• [SHORT PROBLEM A]:
The blog post on "compared" as a preposition credits a source in parentheses after each of its first six numbered sentences. List each distinct source once.
• [SHORT PROBLEM B]:
Based on the blog post about "compared" as a preposition, answer yes or no to each statement and quote the deciding words: (i) The Guardian sentence reports a doubling in the rate of flu. (ii) Some people objected that the analysis rested on a single sentence. (iii) The Time magazine example uses "compared to" instead of "compared with".
• [SHORT PROBLEM C]:
Extend the blog post on "compared" as a preposition, starting right after its final sentence.

• [EXTRACTED TEXT]:
* * * *

Tuesday, August 11, 2009

More evidence for 'compared' as a preposition

A number of people have questioned my analysis of compared as a preposition. Some have complained about basing the analysis on one flimsy sentence. here are some others:
  1. Compared with the previous week, there was a trebling in the rate of flu and a doubling of the rate of flu-like illness. (Guardian newspaper)
  2. Compared with the 18–44 year age group, there was no significantly higher mortality in the 45–64 year (RR=0.84, 95% CI 0.34 to 2.09), the 65–74 year (RR=1.28, 95% CI 0.50 to 3.32), and the 75–92 year (RR=1.99, 95% CI 0.72 to 5.46) (overall p=0.4) age group during the 2 years after discharge. (The Lancet)
  3. As for the physical appearance of the people who left behind their stone tools and food refuse, Singer and Wymer can say little because, compared with animal bones, there are few human remains in the deposits and they are mostly fragments of skulls and jawbones and teeth. (New Scientist)
  4. Montreal Central eventually served the CPR express lines as well as the CNR, but, compared with Toronto or Cincinnati Union, there was something half-hearted about it, despite the trumpetings with which it was received during the war. (non-fiction book)
  5. Compared with Mitroff's earlier paper, there is much more emphasis here on linking stakeholder analysis with research into cognitive schemas, and a greater recognition that there may be problems both in identifying the schemas, often held unconsciously, and in bringing them together to inform the corporate debate about strategy. (textbook)
  6. Compared with the other types of hair there are very few of them, but they play a vital role when the cat is exploring in poor light, or is hunting. (non-fiction book)
The following examples are from Time magazine:
  1. Compared to the Wall Street Exchange, there is a noticeable absence of fury, frenzy; the building has indeed a somewhat musty atmosphere.

* * * *

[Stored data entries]
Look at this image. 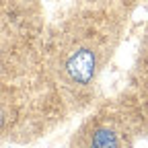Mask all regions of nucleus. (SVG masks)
<instances>
[{
    "label": "nucleus",
    "instance_id": "1",
    "mask_svg": "<svg viewBox=\"0 0 148 148\" xmlns=\"http://www.w3.org/2000/svg\"><path fill=\"white\" fill-rule=\"evenodd\" d=\"M103 64V47L97 39H72L60 49L58 74L64 86L72 90H86L95 84L97 74Z\"/></svg>",
    "mask_w": 148,
    "mask_h": 148
},
{
    "label": "nucleus",
    "instance_id": "2",
    "mask_svg": "<svg viewBox=\"0 0 148 148\" xmlns=\"http://www.w3.org/2000/svg\"><path fill=\"white\" fill-rule=\"evenodd\" d=\"M84 148H121L119 144V134L109 125H95L86 136Z\"/></svg>",
    "mask_w": 148,
    "mask_h": 148
}]
</instances>
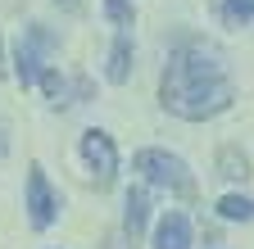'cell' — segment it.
<instances>
[{
    "label": "cell",
    "mask_w": 254,
    "mask_h": 249,
    "mask_svg": "<svg viewBox=\"0 0 254 249\" xmlns=\"http://www.w3.org/2000/svg\"><path fill=\"white\" fill-rule=\"evenodd\" d=\"M109 249H114V245H109Z\"/></svg>",
    "instance_id": "e0dca14e"
},
{
    "label": "cell",
    "mask_w": 254,
    "mask_h": 249,
    "mask_svg": "<svg viewBox=\"0 0 254 249\" xmlns=\"http://www.w3.org/2000/svg\"><path fill=\"white\" fill-rule=\"evenodd\" d=\"M9 149V141H5V122H0V154H5Z\"/></svg>",
    "instance_id": "5bb4252c"
},
{
    "label": "cell",
    "mask_w": 254,
    "mask_h": 249,
    "mask_svg": "<svg viewBox=\"0 0 254 249\" xmlns=\"http://www.w3.org/2000/svg\"><path fill=\"white\" fill-rule=\"evenodd\" d=\"M55 5H64V9H77V5H82V0H55Z\"/></svg>",
    "instance_id": "9a60e30c"
},
{
    "label": "cell",
    "mask_w": 254,
    "mask_h": 249,
    "mask_svg": "<svg viewBox=\"0 0 254 249\" xmlns=\"http://www.w3.org/2000/svg\"><path fill=\"white\" fill-rule=\"evenodd\" d=\"M50 46H55V37L46 32L41 23H27V27H23V37H18V46H14V73H18L23 86H32V82L41 77V68H46L41 59H46Z\"/></svg>",
    "instance_id": "3957f363"
},
{
    "label": "cell",
    "mask_w": 254,
    "mask_h": 249,
    "mask_svg": "<svg viewBox=\"0 0 254 249\" xmlns=\"http://www.w3.org/2000/svg\"><path fill=\"white\" fill-rule=\"evenodd\" d=\"M127 73H132V37L118 32V41L109 50V82H127Z\"/></svg>",
    "instance_id": "ba28073f"
},
{
    "label": "cell",
    "mask_w": 254,
    "mask_h": 249,
    "mask_svg": "<svg viewBox=\"0 0 254 249\" xmlns=\"http://www.w3.org/2000/svg\"><path fill=\"white\" fill-rule=\"evenodd\" d=\"M0 73H5V50H0Z\"/></svg>",
    "instance_id": "2e32d148"
},
{
    "label": "cell",
    "mask_w": 254,
    "mask_h": 249,
    "mask_svg": "<svg viewBox=\"0 0 254 249\" xmlns=\"http://www.w3.org/2000/svg\"><path fill=\"white\" fill-rule=\"evenodd\" d=\"M105 9H109V18L118 23V32L132 27V5H127V0H105Z\"/></svg>",
    "instance_id": "7c38bea8"
},
{
    "label": "cell",
    "mask_w": 254,
    "mask_h": 249,
    "mask_svg": "<svg viewBox=\"0 0 254 249\" xmlns=\"http://www.w3.org/2000/svg\"><path fill=\"white\" fill-rule=\"evenodd\" d=\"M41 86H46V96H55V100H64V77L55 73V68H41V77H37Z\"/></svg>",
    "instance_id": "4fadbf2b"
},
{
    "label": "cell",
    "mask_w": 254,
    "mask_h": 249,
    "mask_svg": "<svg viewBox=\"0 0 254 249\" xmlns=\"http://www.w3.org/2000/svg\"><path fill=\"white\" fill-rule=\"evenodd\" d=\"M55 213H59V199H55L50 181H46V168L32 163L27 168V222L37 227V231H46L55 222Z\"/></svg>",
    "instance_id": "5b68a950"
},
{
    "label": "cell",
    "mask_w": 254,
    "mask_h": 249,
    "mask_svg": "<svg viewBox=\"0 0 254 249\" xmlns=\"http://www.w3.org/2000/svg\"><path fill=\"white\" fill-rule=\"evenodd\" d=\"M218 213L227 217V222H250V217H254V204L245 195H222L218 199Z\"/></svg>",
    "instance_id": "8fae6325"
},
{
    "label": "cell",
    "mask_w": 254,
    "mask_h": 249,
    "mask_svg": "<svg viewBox=\"0 0 254 249\" xmlns=\"http://www.w3.org/2000/svg\"><path fill=\"white\" fill-rule=\"evenodd\" d=\"M82 159H86L91 181L100 186V191H105V186H114V177H118V145H114L109 132H100V127L82 132Z\"/></svg>",
    "instance_id": "277c9868"
},
{
    "label": "cell",
    "mask_w": 254,
    "mask_h": 249,
    "mask_svg": "<svg viewBox=\"0 0 254 249\" xmlns=\"http://www.w3.org/2000/svg\"><path fill=\"white\" fill-rule=\"evenodd\" d=\"M218 172L227 177V181H245V177H250V159H245L236 145H222V149H218Z\"/></svg>",
    "instance_id": "9c48e42d"
},
{
    "label": "cell",
    "mask_w": 254,
    "mask_h": 249,
    "mask_svg": "<svg viewBox=\"0 0 254 249\" xmlns=\"http://www.w3.org/2000/svg\"><path fill=\"white\" fill-rule=\"evenodd\" d=\"M218 14H222V23L245 27V23H254V0H218Z\"/></svg>",
    "instance_id": "30bf717a"
},
{
    "label": "cell",
    "mask_w": 254,
    "mask_h": 249,
    "mask_svg": "<svg viewBox=\"0 0 254 249\" xmlns=\"http://www.w3.org/2000/svg\"><path fill=\"white\" fill-rule=\"evenodd\" d=\"M136 172H141L150 186H159V191H173V195H182V199L195 195L190 168L177 159V154H168V149H141V154H136Z\"/></svg>",
    "instance_id": "7a4b0ae2"
},
{
    "label": "cell",
    "mask_w": 254,
    "mask_h": 249,
    "mask_svg": "<svg viewBox=\"0 0 254 249\" xmlns=\"http://www.w3.org/2000/svg\"><path fill=\"white\" fill-rule=\"evenodd\" d=\"M232 96H236V86H232V77H227V68H222L213 46L182 41L168 54L164 82H159V100H164V109L173 118H182V122L218 118L232 104Z\"/></svg>",
    "instance_id": "6da1fadb"
},
{
    "label": "cell",
    "mask_w": 254,
    "mask_h": 249,
    "mask_svg": "<svg viewBox=\"0 0 254 249\" xmlns=\"http://www.w3.org/2000/svg\"><path fill=\"white\" fill-rule=\"evenodd\" d=\"M145 217H150V195L136 186V191H127V213H123V231H127V240H141Z\"/></svg>",
    "instance_id": "52a82bcc"
},
{
    "label": "cell",
    "mask_w": 254,
    "mask_h": 249,
    "mask_svg": "<svg viewBox=\"0 0 254 249\" xmlns=\"http://www.w3.org/2000/svg\"><path fill=\"white\" fill-rule=\"evenodd\" d=\"M154 249H190V222H186V213H164V217H159Z\"/></svg>",
    "instance_id": "8992f818"
}]
</instances>
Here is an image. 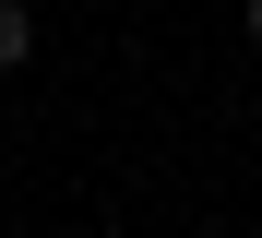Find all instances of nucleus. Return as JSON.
Returning a JSON list of instances; mask_svg holds the SVG:
<instances>
[{"mask_svg": "<svg viewBox=\"0 0 262 238\" xmlns=\"http://www.w3.org/2000/svg\"><path fill=\"white\" fill-rule=\"evenodd\" d=\"M36 60V12H24V0H0V72H24Z\"/></svg>", "mask_w": 262, "mask_h": 238, "instance_id": "f257e3e1", "label": "nucleus"}, {"mask_svg": "<svg viewBox=\"0 0 262 238\" xmlns=\"http://www.w3.org/2000/svg\"><path fill=\"white\" fill-rule=\"evenodd\" d=\"M250 36H262V0H250Z\"/></svg>", "mask_w": 262, "mask_h": 238, "instance_id": "f03ea898", "label": "nucleus"}]
</instances>
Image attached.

* * * *

• [TASK RESULT A]:
Guardian newspaper; The Lancet; New Scientist; non-fiction book; textbook

• [TASK RESULT B]:
(i) No: "there was a trebling in the rate of flu and a doubling of the rate of flu-like illness"
(ii) Yes: "Some have complained about basing the analysis on one flimsy sentence."
(iii) Yes: "Compared to the Wall Street Exchange, there is a noticeable absence of fury, frenzy"

• [TASK RESULT C]:
  2. Compared with 1935, when there were 199, there was one in 1966 and two in 1967.
  3. Still, compared with the solid growth of the 1960s, there are plenty of signs that the nation is suffering an inflationary recession.
  4. Compared with the Manhattan Project, there was no German bomb program.
  5. Compared with earlier days, there is less camaraderie and pack journalism, there are fewer collective safaris.
  6. Compared with five years ago, there are a significantly greater number of lawyers today who are not practicing law for a living, " says Ward Bower.
Others have said that the "grammatical dangling" is insufficient evidence. Another piece of evidence comes from coordination. Typically parallelism dictates that we coordinate only like with like. It would not typically allow us to coordinate a PP with a VP. In the following sentences, however, we have a PP coordinated with a phrase headed by 'compared'.
  1. Americans live very well, both by historical standards AND compared to other people in the world today.
  2. A major finding, however, was that emissions at the four sites differed greatly both between sites AND compared to national trends in emissions between 1970 and 1990.

Friday, August 07, 2009

A newly discovered preposition

I believe that I may be the first person to have realized that compared is a preposition. It is not listed as such in any of the dictionaries that I consulted, and you may very well be wondering how compared could possibly be a preposition. Let me try to explain.

The obvious alternative is that it is a verb, a past participle to be precise. One property of participle verbs is that, when they function as adjuncts, they take the subject of the main clause as their subject. When people overlook the requirements, you end up with a silliness like the following (from here):
1 Now 83, and long gone from power, Britons remain fiercely divided over the reign of former Prime Minister Margaret Thatcher.

Notice that we expect this to mean that Britons are 83 and long gone from power, because Britons is the subject of the main clause. When the main clause has a dummy subject, like there, again we end up with problems (from here).
2 Fearing a massive lay-off, there was a general sense of relief when the boss announced there would be no new budget cuts.
But when we replace the participle with a preposition, everything is fine.
3 After a massive lay-off, there was a general sense of anger.
Our second piece of the argument is that, despite traditional thinking to the contrary, prepositions do not actually need to come before nouns. They can come before other prepositions, as they do here:
4 She came in from out of nowhere.
Now, we can understand why compared is a preposition. Consider the following sentence:
5 Compared to ICS alone, there was a significantly greater improvement in FEV1 with the addition of LABA.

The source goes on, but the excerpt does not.